EXTRACT TO READ
** begin **

Abstract
Speech technologies—particularly Text-to-Speech (TTS) and Speech-to-Text (STT)—play an essential role in modern artificial intelligence systems. While these technologies have reached high maturity for languages such as English and Mandarin, Khmer remains a low-resource language in the speech technology ecosystem. Academic research over the past two decades shows gradual progress in Khmer automatic speech recognition, grapheme-to-phoneme modeling, and speech dataset development. However, limitations in datasets, pronunciation lexicons, and benchmarking infrastructures still constrain the maturity of Khmer speech technologies.
This review summarizes the current research landscape of Khmer TTS and STT, highlighting key research papers, datasets, enabling technologies, and remaining challenges.
1. Linguistic Challenges for Khmer Speech Technology
Khmer presents several computational challenges that directly affect speech AI systems.
Word Segmentation Difficulty
Khmer writing typically does not mark word boundaries using spaces, making word segmentation a fundamental preprocessing task. This complicates language modeling, tokenization, and speech synthesis pipelines.
Complex Orthography
The Khmer script uses:
consonant stacking
diacritics above/below characters
complex vowel combinations
These characteristics increase the difficulty of grapheme-to-phoneme conversion and acoustic modeling.
Limited Language Resources
Researchers repeatedly highlight that Khmer is an under-resourced language, meaning that both text corpora and speech corpora remain limited compared with major languages.
2. Khmer Speech-to-Text (Automatic Speech Recognition)
Early Khmer ASR Research
One of the earliest major Khmer ASR studies is:
First Broadcast News Transcription System for Khmer Language (LREC 2008)
https://aclanthology.org/L08-1123/
This research introduced a large-vocabulary continuous speech recognition (LVCSR) system for Khmer broadcast news transcription. The study addressed challenges such as limited language resources and segmentation issues while proposing the use of both word and sub-word modeling units for Khmer speech recognition.
Acoustic and Language Modeling Research
Another important work explores modeling units in Khmer ASR:
Which Units for Acoustic and Language Modeling for Khmer Automatic Speech Recognition?
https://www.isca-archive.org/sltu_2008/seng08_sltu.pdf
The study discusses strategies for building pronunciation dictionaries automatically and explores hybrid modeling approaches combining words and sub-word units for Khmer speech recognition.
Modern Research Direction
More recent research trends explore:
multilingual speech models
neural network acoustic modeling
transformer-based architectures
These methods attempt to overcome Khmer’s limited dataset sizes by leveraging cross-lingual learning and multilingual datasets.
3. Khmer Text-to-Speech Research
Compared with ASR, peer-reviewed Khmer TTS research is more limited, but several foundational works exist.
Building TTS Voices for Low-Resource Languages
A widely cited study is:
A Step-by-Step Process for Building TTS Voices Using Open Source Data and Frameworks for Bangla, Javanese, Khmer, Nepali, Sinhala and Sundanese
https://www.isca-archive.org/sltu_2018/sodimana18_sltu.pdf
This research provides open resources for building TTS systems in several low-resource languages including Khmer. The dataset includes:
speech recordings
pronunciation lexicons
phonology definitions
These resources allow researchers to build basic TTS voices using open frameworks.

** end **

WHAT IS ASKED
(A) Please extract the passage from the Khmer speech technology review starting at "Complex Orthography" and ending at "(Automatic Speech Recognition)".
(B) Write the next part of the Khmer speech technology review, picking up after its last sentence.

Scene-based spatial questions
** begin **

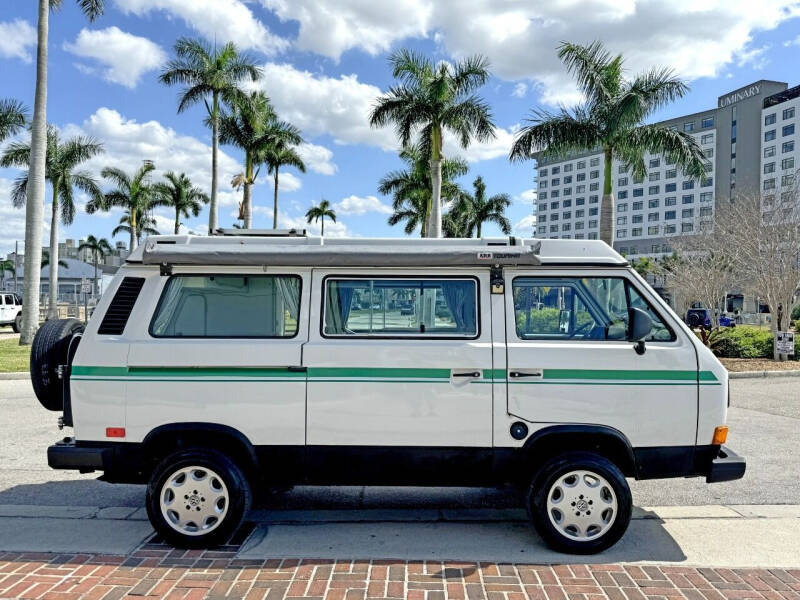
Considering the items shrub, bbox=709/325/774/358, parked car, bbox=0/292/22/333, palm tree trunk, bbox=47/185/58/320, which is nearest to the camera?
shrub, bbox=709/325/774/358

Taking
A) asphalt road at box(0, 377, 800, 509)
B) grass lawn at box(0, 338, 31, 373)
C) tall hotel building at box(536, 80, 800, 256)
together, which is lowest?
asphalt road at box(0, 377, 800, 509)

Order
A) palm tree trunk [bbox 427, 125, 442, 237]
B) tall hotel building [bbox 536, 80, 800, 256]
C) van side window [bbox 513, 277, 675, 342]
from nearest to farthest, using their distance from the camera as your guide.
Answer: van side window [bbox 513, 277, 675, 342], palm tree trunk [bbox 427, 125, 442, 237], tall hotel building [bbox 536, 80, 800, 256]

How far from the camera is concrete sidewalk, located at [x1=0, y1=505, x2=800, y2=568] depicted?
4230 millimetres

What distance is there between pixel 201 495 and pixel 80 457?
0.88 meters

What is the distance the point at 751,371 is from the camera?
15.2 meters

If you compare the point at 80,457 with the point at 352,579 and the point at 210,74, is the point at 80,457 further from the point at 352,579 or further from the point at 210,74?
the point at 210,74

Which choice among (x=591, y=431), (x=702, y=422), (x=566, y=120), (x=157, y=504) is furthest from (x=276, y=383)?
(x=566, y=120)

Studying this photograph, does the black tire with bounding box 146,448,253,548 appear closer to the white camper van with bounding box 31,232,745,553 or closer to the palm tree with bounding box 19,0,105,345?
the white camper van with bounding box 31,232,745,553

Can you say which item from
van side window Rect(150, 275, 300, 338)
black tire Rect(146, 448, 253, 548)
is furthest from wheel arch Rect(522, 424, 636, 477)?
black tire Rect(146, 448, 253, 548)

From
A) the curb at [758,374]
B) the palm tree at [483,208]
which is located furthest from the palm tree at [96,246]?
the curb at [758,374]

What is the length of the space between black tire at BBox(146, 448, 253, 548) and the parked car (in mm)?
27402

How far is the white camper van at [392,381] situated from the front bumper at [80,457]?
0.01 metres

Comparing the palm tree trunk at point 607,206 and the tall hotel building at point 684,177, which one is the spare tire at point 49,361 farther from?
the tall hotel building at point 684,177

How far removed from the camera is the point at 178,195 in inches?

** end **
** begin **

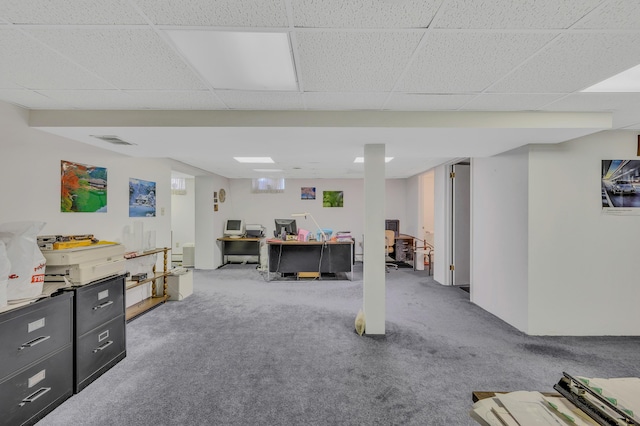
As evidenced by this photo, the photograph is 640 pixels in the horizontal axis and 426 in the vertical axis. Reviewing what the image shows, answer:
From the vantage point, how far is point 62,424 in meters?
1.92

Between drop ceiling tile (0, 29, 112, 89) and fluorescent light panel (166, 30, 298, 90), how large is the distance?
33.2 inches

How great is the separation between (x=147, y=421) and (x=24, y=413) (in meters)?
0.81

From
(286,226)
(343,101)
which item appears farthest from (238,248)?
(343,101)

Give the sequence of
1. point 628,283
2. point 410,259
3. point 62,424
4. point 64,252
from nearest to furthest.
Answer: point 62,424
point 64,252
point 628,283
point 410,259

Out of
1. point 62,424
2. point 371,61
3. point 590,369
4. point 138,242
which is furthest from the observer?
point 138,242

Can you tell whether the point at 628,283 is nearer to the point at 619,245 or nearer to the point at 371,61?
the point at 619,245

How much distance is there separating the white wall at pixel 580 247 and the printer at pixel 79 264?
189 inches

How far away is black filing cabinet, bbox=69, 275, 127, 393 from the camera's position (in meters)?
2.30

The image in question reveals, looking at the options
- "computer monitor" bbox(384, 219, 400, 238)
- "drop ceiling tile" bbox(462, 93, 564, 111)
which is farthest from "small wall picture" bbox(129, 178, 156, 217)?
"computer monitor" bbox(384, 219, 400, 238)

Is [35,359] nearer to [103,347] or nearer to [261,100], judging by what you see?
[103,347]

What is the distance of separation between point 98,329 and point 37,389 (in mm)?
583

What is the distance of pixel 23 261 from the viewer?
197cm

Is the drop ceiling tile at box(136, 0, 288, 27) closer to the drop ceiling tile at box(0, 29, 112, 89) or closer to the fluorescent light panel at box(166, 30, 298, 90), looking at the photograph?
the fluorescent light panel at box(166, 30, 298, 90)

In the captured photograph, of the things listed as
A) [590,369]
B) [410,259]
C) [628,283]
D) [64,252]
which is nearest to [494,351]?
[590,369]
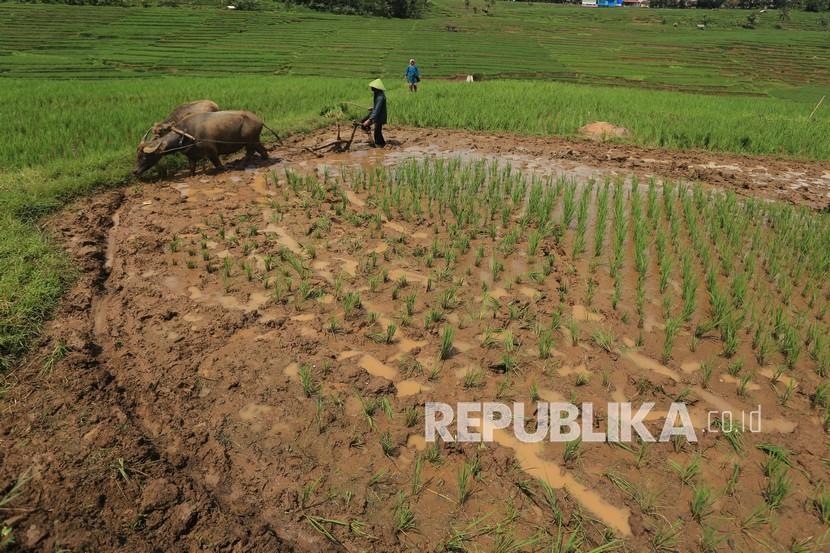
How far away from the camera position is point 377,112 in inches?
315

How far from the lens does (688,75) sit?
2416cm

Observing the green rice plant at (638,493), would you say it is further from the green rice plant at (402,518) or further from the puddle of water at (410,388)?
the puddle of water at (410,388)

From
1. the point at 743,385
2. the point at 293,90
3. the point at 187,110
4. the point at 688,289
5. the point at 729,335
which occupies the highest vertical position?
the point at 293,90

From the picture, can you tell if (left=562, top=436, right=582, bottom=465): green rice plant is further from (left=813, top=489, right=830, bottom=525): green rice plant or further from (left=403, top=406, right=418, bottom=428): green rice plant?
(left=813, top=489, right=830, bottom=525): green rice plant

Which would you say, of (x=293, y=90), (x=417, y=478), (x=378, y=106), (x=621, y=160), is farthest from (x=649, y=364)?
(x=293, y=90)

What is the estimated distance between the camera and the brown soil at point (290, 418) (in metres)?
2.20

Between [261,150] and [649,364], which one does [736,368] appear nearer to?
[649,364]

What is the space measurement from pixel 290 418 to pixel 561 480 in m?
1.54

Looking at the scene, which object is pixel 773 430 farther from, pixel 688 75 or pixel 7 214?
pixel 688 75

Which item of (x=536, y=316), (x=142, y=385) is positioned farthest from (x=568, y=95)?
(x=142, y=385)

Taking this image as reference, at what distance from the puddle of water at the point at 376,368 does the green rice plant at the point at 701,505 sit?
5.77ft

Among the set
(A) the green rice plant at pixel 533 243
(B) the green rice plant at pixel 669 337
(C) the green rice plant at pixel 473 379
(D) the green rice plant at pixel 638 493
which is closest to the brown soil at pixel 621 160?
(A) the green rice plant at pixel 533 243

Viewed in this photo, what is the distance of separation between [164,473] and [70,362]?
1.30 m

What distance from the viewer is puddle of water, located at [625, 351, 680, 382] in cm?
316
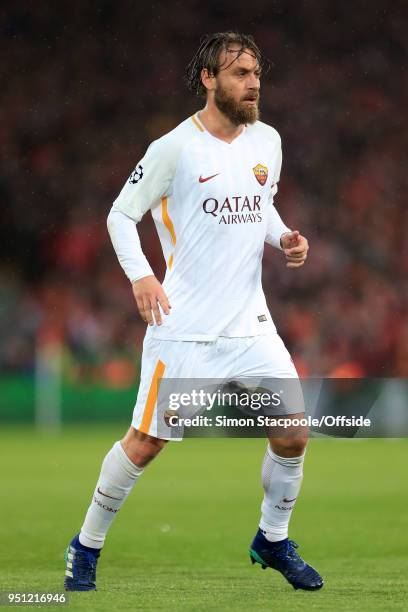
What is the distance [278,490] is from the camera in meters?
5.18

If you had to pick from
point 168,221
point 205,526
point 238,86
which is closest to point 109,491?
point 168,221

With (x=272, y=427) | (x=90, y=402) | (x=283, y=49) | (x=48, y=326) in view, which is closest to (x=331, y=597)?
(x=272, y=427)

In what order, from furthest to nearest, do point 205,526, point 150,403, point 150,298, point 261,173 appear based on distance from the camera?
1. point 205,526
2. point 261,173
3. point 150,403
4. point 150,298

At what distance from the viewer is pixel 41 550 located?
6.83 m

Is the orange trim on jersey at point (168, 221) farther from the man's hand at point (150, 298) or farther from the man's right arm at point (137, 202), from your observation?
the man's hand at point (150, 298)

** end **

ANSWERS PROVIDED
(A)
Complex Orthography
The Khmer script uses:
consonant stacking
diacritics above/below characters
complex vowel combinations
These characteristics increase the difficulty of grapheme-to-phoneme conversion and acoustic modeling.
Limited Language Resources
Researchers repeatedly highlight that Khmer is an under-resourced language, meaning that both text corpora and speech corpora remain limited compared with major languages.
2. Khmer Speech-to-Text (Automatic Speech Recognition)

(B)
Text Normalization for TTS
Another supporting study focuses on text normalization:
Text Normalization for Bangla, Khmer, Nepali, Javanese, Sinhala and Sundanese Text-to-Speech Systems
https://www.isca-archive.org/sltu_2018/sodimana18b_sltu.pdf
This research developed normalization grammars to process numbers, abbreviations, and symbols before speech synthesis—an essential step in TTS pipelines.
4. Khmer Speech Datasets
One major limitation of Khmer speech technology is the lack of large publicly available datasets.
A small but useful speech dataset is available through OpenSLR:
OpenSLR Khmer Speech Dataset
https://www.openslr.org/42/
This dataset includes speech recordings used for research on low-resource speech synthesis and recognition.
These datasets are often only a few hours long, which is significantly smaller than datasets used for large speech models in major languages.
5. Supporting Khmer NLP Research
Speech technologies depend heavily on general natural language processing research.
A key contribution in this area is:
Towards Tokenization and Part-of-Speech Tagging for Khmer: Data and Discussion
https://dl.acm.org/doi/10.1145/3464378
This work describes Khmer tokenization and POS-tagging datasets and highlights the importance of linguistic resources for building language technologies.
Such infrastructure research helps improve:
speech recognition accuracy
language modeling
pronunciation modeling
speech synthesis quality
6. Practical Khmer TTS Initiatives
Beyond academic papers, practical development efforts are also emerging.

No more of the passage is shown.